* **Assignment**
Nothing but the exact text of the entries should appear in your answer; pictures stay out.

(Pictures with short captions)
-*-*-
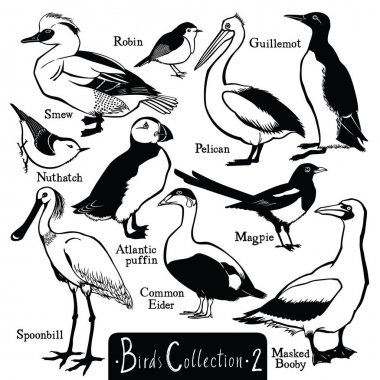 Birds collection Birds silhouettes Vector isolated objects Part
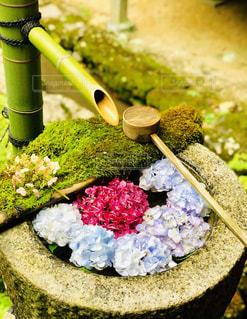 紫陽花と柄杓の写真・画像素材[2794017]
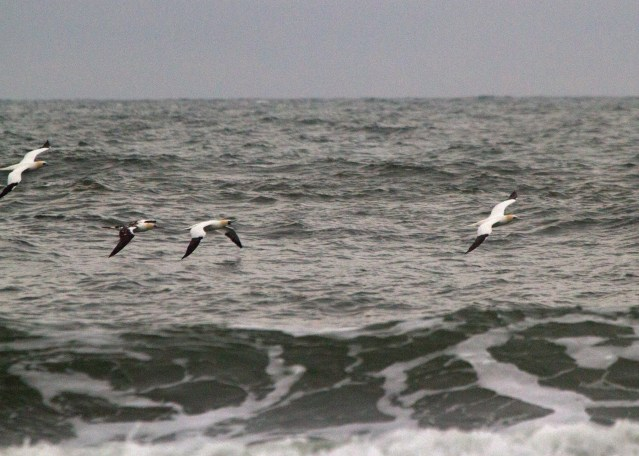 North Gannets wintering off Ocracoke Island. Photo: P. Vankevich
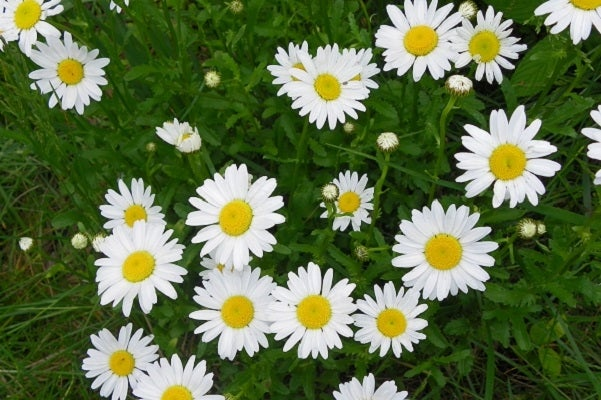 White Daisies symbolize innocence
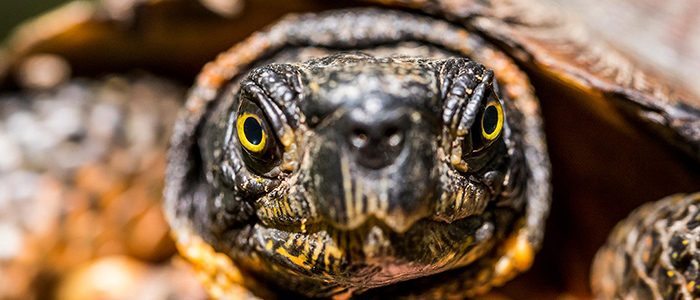 Slow and steady: Will the wood turtle win the race against habitat loss?
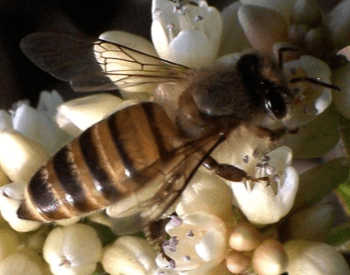 A picture of the eastern honey bee (Apis cerana)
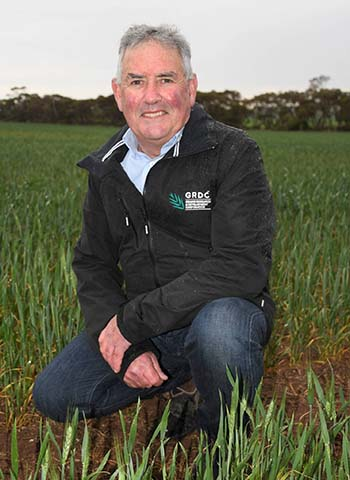 GRDC NVT Manager South, Rob Wheeler, says harvest of the 2019 winter crop variety NVT trials is now complete and data is being made available to growers to help with variety choices in 2020. PHOTO GRDC
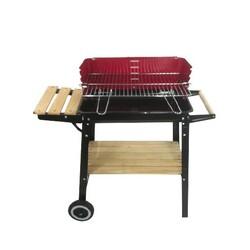 *** - Barbecue a Carbonella 48x28 cm
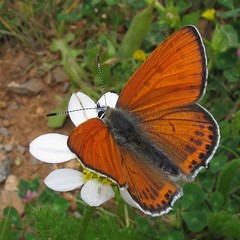 Lesser Fiery Copper - Lycaena thersamon
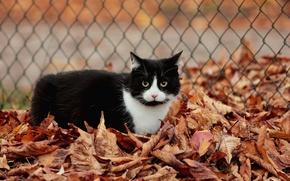 Картинка кот, листья, черно-белый, ограждение, осенние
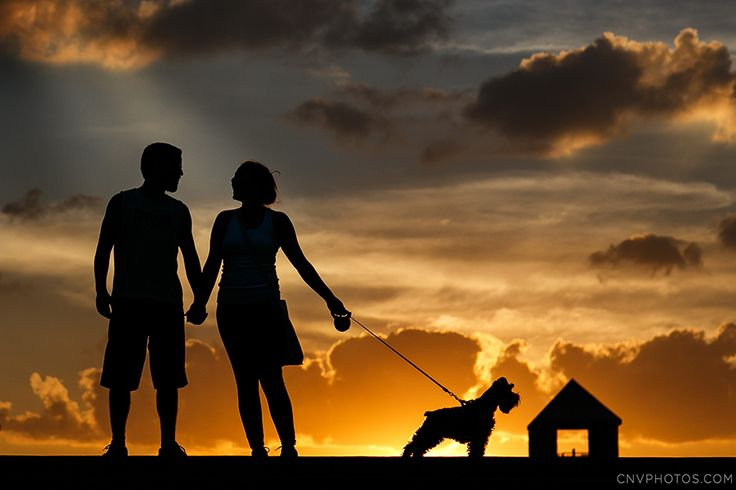 foto de silhueta de casal junto com o cachorro no por do sol em Curitiba. Como levar o cachorro para a sessão e o ensaio fotográfico.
-*-*-
* **Response box**
 Birds collection Birds silhouettes Vector isolated objects Part
 紫陽花と柄杓の写真・画像素材[2794017]
 North Gannets wintering off Ocracoke Island. Photo: P. Vankevich
 White Daisies symbolize innocence
 Slow and steady: Will the wood turtle win the race against habitat loss?
 A picture of the eastern honey bee (Apis cerana)
 GRDC NVT Manager South, Rob Wheeler, says harvest of the 2019 winter crop variety NVT trials is now complete and data is being made available to growers to help with variety choices in 2020. PHOTO GRDC
 *** - Barbecue a Carbonella 48x28 cm
 Lesser Fiery Copper - Lycaena thersamon
 Картинка кот, листья, черно-белый, ограждение, осенние
 foto de silhueta de casal junto com o cachorro no por do sol em Curitiba. Como levar o cachorro para a sessão e o ensaio fotográfico.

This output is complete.